▶ _TEXTO_
════════

Además, cuando desde mediados del siglo XVI se insertó en el circuito del Grand Tour, las guías para visitantes se convirtieron en un género de éxito garantizado. Algunas de ellas, como la de Pompeo Sarnelli, alcanzaron un número de ediciones sólo comparable a los devocionarios más populares. A nadie parecía importarle demasiado que, entonces como ahora, esta clase de libros, y las ilustraciones que los acompañaban, contuvieran una notable cantidad de lugares comunes que contribuían a enmascarar la realidad tanto como a mostrarla.
fig. 1.3 Didier Barra, Nápoles a vista de pájaro, 1647, óleo sobre tela. Nápoles, Museo de San Martino.
Vista desde la altura del vuelo de una gaviota, Nápoles parecía la proa de una enorme embarcación, con Castel Sant’Elmo coronando el puente de mando y Castel dell’Ovo, a los pies del macizo rocoso de Pizzofalcone, a modo de mascarón. A babor la riviera de Chiaia que la comunicaba con Capo Posillipo y a estibor la Corregge que conducía al puente de la Maddalena y el área del Vesubio. fig. 1.3 Aunque ésta era una forma adquirida recientemente. En la tavola Strozzi, pintada hacia 1470, tenía todavía una sola ensenada, dominada por las grandes edificaciones religiosas del siglo XIV como Santa Chiara, San Domenico, San Lorenzo Maggiore, Santa Maria la Nova, el Duomo y San Giovanni a Carbonara. Era todavía la ciudad modelada por los dominadores franceses, que habían ampliado el circuito de las murallas para incorporar el barrio marítimo y, sobre todo, construido un nuevo distrito oficial alrededor del muelle presidido por la impresionante fortaleza de Castelnuovo.

════════

▶ _FILAS ALMACENADAS_
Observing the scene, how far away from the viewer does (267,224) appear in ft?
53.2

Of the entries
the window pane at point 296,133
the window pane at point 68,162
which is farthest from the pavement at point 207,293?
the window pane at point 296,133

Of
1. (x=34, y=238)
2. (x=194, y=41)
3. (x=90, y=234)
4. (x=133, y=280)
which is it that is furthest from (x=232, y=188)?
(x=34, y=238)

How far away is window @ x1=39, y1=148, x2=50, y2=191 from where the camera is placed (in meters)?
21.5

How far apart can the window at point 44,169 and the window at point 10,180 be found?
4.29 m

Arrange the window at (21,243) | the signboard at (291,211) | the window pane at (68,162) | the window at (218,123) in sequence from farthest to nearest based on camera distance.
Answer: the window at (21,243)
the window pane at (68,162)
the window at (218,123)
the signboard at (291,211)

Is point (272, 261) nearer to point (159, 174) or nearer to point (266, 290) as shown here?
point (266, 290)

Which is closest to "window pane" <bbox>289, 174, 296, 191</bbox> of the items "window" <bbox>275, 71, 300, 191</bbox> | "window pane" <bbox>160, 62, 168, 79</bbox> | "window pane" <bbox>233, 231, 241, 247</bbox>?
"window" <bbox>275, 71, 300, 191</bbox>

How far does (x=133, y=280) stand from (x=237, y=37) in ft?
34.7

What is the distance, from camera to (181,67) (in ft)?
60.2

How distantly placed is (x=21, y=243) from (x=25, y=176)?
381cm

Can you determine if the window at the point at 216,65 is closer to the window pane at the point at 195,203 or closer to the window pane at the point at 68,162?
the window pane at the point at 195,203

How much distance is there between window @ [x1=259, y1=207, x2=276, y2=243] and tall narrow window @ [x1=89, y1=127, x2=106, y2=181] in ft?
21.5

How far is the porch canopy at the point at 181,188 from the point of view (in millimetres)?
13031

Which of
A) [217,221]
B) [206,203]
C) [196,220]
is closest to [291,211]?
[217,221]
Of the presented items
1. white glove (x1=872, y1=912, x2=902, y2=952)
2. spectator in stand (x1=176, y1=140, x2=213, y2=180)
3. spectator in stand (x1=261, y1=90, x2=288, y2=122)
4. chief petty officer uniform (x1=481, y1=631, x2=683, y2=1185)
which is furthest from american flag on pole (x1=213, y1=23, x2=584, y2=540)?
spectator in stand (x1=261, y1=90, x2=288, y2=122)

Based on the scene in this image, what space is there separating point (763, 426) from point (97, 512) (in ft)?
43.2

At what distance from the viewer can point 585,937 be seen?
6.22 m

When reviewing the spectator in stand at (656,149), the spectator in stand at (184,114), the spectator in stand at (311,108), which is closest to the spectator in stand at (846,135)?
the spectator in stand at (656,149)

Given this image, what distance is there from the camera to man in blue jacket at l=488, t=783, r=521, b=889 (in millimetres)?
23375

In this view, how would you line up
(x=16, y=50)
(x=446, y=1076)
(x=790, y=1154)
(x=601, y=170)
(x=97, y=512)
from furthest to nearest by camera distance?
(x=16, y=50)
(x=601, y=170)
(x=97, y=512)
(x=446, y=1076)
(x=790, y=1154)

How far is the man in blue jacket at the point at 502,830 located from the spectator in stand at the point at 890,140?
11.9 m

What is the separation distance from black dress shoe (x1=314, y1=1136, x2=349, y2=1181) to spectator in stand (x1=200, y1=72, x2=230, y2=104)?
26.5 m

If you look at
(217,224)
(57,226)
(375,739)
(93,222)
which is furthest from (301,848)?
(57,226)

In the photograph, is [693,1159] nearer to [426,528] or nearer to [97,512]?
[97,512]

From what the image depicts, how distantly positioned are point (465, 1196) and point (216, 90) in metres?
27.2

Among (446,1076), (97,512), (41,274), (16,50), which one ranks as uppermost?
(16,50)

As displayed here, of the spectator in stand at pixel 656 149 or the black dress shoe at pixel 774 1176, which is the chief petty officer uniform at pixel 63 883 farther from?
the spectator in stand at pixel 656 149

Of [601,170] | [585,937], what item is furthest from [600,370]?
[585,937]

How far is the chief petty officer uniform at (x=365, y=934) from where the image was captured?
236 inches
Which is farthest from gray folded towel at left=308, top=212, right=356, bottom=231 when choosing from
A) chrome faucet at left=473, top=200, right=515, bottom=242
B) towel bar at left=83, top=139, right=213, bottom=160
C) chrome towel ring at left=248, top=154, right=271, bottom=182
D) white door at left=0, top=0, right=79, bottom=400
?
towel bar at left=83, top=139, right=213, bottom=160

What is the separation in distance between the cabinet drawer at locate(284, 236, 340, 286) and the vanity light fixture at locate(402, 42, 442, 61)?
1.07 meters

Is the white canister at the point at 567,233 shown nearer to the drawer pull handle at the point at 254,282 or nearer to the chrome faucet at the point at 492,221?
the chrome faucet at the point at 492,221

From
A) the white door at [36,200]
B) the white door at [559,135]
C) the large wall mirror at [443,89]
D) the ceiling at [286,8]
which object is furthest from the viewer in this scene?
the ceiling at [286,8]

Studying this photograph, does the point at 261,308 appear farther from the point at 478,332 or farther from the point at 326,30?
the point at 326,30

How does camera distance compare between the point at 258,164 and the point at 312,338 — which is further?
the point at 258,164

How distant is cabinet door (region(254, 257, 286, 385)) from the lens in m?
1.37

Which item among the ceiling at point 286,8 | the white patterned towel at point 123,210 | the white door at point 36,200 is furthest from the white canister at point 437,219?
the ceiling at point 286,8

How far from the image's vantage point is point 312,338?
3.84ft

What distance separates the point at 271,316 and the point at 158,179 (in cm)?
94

════════

▶ _TAREA PLANTEADA A_
Traduce al inglés esta oración del texto sobre Nápoles: «Algunas de ellas, como la de Pompeo Sarnelli, alcanzaron un número de ediciones sólo comparable a los devocionarios más populares.»
▶ _TAREA PLANTEADA B_
Edita el fragmento del texto sobre Nápoles que comienza en las palabras "Además, cuando desde" y termina después de "como a mostrarla.", sustituyendo "guías para visitantes" por "guías de viaje".
▶ _TAREA PLANTEADA C_
Continúa el texto sobre la historia urbana de Nápoles a partir de su última oración.
Los ítems no tienen relación alguna con el texto.

▶ _RESULTADO ESPERADO A_
Some of them, such as Pompeo Sarnelli's, reached a number of editions comparable only to the most popular devotional books.

▶ _RESULTADO ESPERADO B_
Además, cuando desde mediados del siglo XVI se insertó en el circuito del Grand Tour, las guías de viaje se convirtieron en un género de éxito garantizado. Algunas de ellas, como la de Pompeo Sarnelli, alcanzaron un número de ediciones sólo comparable a los devocionarios más populares. A nadie parecía importarle demasiado que, entonces como ahora, esta clase de libros, y las ilustraciones que los acompañaban, contuvieran una notable cantidad de lugares comunes que contribuían a enmascarar la realidad tanto como a mostrarla.

▶ _RESULTADO ESPERADO C_
fig. 1.4 (1) Étienne Du Pérac, Antoine Lafréry, editor, Quale et di quanta importanza e bellezza sia la Nobile Cita di Napole, grabado, Roma 1566. Nápoles, Museo de San Martino. Recuadro naranja: recinto de la ciudad medieval; recuadro verde: ampliación de don Pedro de Toledo.
fig. 1.4 (2) Étienne Du Pérac, Antoine Lafréry, editor, Quale et di quanta importanza e bellezza sia la Nobile Cita di Napole, grabado, Roma 1566. Nápoles, Museo de San Martino. Perímetro rojo: Largo del Castello; perímetro azul: Quartiere degli Spagnoli; perímetro verde: Piazza del Mercato.
La ciudad no había vuelto a experimentar una ampliación similar hasta 1537 cuando el virrey Pedro de Toledo duplicó prácticamente su perímetro. fig. 1.4 (1) Los muros de poniente fueron demolidos para permitir el ascenso de las nuevas construcciones por la colina del Vomero en dirección a la cartuja de San Martino; se proyectó un barrio completamente nuevo, el Quartiere degli Spagnoli, de calles rectilíneas y casas uniformes, siguiendo las directrices de los campamentos militares, para alojar la numerosa guarnición de soldados; se trazó la Via di Santa Lucia para comunicar Castel dell’Ovo con Pizzofalcone y se abrió una nueva red viaria que unió el núcleo urbano con el cabo Posillipo facilitando así la expansión hacia la Chiaia, la línea costera ocupada hasta entonces por chamizos de pescadores.
Estas intervenciones inyectaron aire a la vieja ciudad y permitieron ganar espacios como el Largo del Castello, la amplia explanada utilizada en lo sucesivo para las paradas militares y las concentraciones religiosas. El hervor popular seguió sin embargo concentrado en la plaza del mercado, presidido por la iglesia del Carmine, en el extremo oriental, donde la ciudad se abría hacia el Vesubio. No por azar éste había sido el emplazamiento escogido para plantar el patíbulo “per giustiziari i trasgressori”. fig. 1.4 (2)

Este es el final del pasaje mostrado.